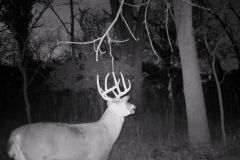 Night View Trail Camera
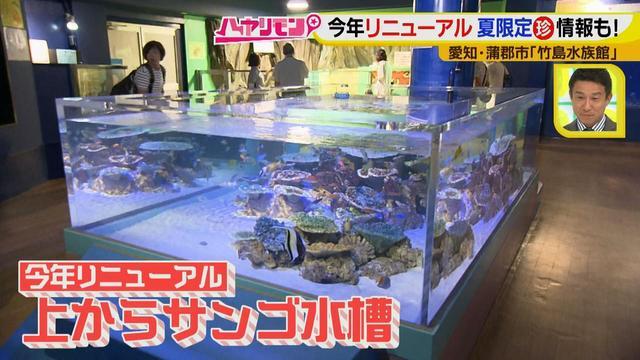 """画像3: 小さくても大人気の水族館!ショーはアシカの気分次第♪ """"らしさ""""を楽しむナイトアクアリウムは来月開催!"""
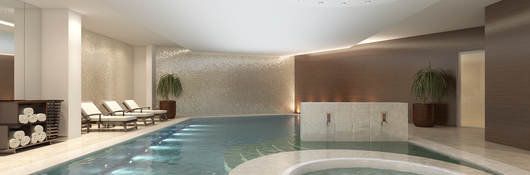 Luxurious pool and spa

• **EXERCISE DETAILS**: Please restate the material word for word; the pictures stay out.

• **WRITTEN RESPONSE**:
 Night View Trail Camera
 """画像3: 小さくても大人気の水族館!ショーはアシカの気分次第♪ """"らしさ""""を楽しむナイトアクアリウムは来月開催!"""
 Luxurious pool and spa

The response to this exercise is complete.